Era cuando Valencia tenía un perímetro no mucho más grande que los barrios tranquilos, soñolientos y como muertos, que rodean la Catedral. La Albufera, inmensa laguna casi confundida con el mar, llegaba hasta las murallas; la huerta era un enmarañado marjal de juncos y cañas que aguardaba en salvaje calma la llegada de los árabes que la cruzasen de acequias grandes y pequeñas, formando la maravillosa red que transmite la sangre de la fecundidad, y donde hoy es el Mercado extendíase el río, amplio, lento, confundiendo y perdiendo su corriente en las aguas muertas y cenagosas.

Las puertas de la ciudad inmediatas al Turia permanecían cerradas los más de los días, o se entreabrían tímidamente para chocar con el estrépito de la alarma apenas se movían los vecinos cañaverales. A todas horas había gente en las almenas, pálida de emoción y curiosidad, con el gesto del que desea contemplar de lejos algo horrible y al mismo tiempo teme verlo.

Allí, en el río, estaba el peligro de la ciudad, la pesadilla de Valencia, la mala bestia cuyo recuerdo turbaba el sueño de las gentes honradas, haciendo amargo el vino y desabrido el pan. En un ribazo, entre aplastadas marañas de juncos, un lóbrego y fangoso agujero, y en el fondo, durmiendo la siesta de la digestión, entre peladas calaveras y costillas rotas, el dragón, un horrible y feroz animalucho nunca visto en Valencia, enviado, sin duda, por el Señor —según decían las viejas ciudadanas— para castigo de pecadores y terror de los buenos.

¡Qué no hacía la ciudad para librarse de aquel vecino molesto que turbaba su vida!... Los mozos bravos de cabeza ligera —y bien sabe el diablo que en Valencia no faltan— excitábanse unos a otros y echaban suertes para salir contra la bestia, marchando a su encuentro con hachas, lanzas, espadas y cuchillos. Pero apenas se aproximaban a la cueva del dragón, sacaba este el morro, se ponía en facha para acometer, y partiendo en línea recta veloz como un rayo, a este quiero y al otro no, mordisco aquí y zarpazo allá, desbarataba el grupo; escapaban los menos, y el resto paraba en el fondo del negro agujero, sirviendo de pasto a la fiera para toda la semana.

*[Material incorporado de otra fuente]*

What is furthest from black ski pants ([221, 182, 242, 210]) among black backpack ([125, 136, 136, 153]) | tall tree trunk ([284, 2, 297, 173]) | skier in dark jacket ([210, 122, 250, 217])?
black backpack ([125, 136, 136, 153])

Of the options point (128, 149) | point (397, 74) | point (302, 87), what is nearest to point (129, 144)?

La religión, viniendo en auxilio de los buenos y recelando las infernales artes del maléfico en esta horrorosa calamidad, quiso entrar en combate con la bestia, y un día el clero, con su obispo a la cabeza, salió por las puertas de Valencia, dirigiéndose valerosamente al río con gran provisión de latines y agua bendita. La muchedumbre contemplaba ansiosa desde las murallas la marcha lenta de la procesión; el resplandor de las bizantinas casullas con sus fajas blancas orladas de negras cruces; el centellear de la mitra de terciopelo rojo con piedras preciosas y el brillo de los lustrosos cráneos de los sacerdotes.

El monstruo, deslumbrado por este aparato extraordinario, les dejaba aproximarse, pero pasada la primera impresión movió sus cortas patas, abrió la boca como bostezando, y esto bastó para que todos retrocediesen con tanta prudencia como prisa, precaución feliz a la que debieron los valencianos que la fiera no se almorzara medio cabildo.

Se acabó. Todos reconocían la imposibilidad de seguir luchando con tal enemigo. Había que esperar a que el dragón muriese de viejo o de un hartazgo; mientras tanto, que cada cual se resignara a morir devorado cuando le llegara el turno.

Acabaron por familiarizarse con aquel bicho ruin como con la idea de la muerte, considerándolo una calamidad inevitable, y el valenciano que salía a trabajar sus campos, apenas escuchaba ruido cerca de la senda y veía ondear la maleza, murmuraba con desaliento y resignación:

—Me tocó la mala. Ya está ahí ese. Siquiera que acabe pronto y no me haga sufrir.

Como ya no quedaban hombres que fuesen en busca del dragón, este iba al encuentro de la gente para no pasar hambre en su agujero. Daba la vuelta a la ciudad, se agazapaba en los campos, corría los caminos, y muchas veces en su insolencia se arrastraba al pie de las murallas y pegaba el hocico a las rendijas de las fuertes puertas, atisbando si alguien iba a salir.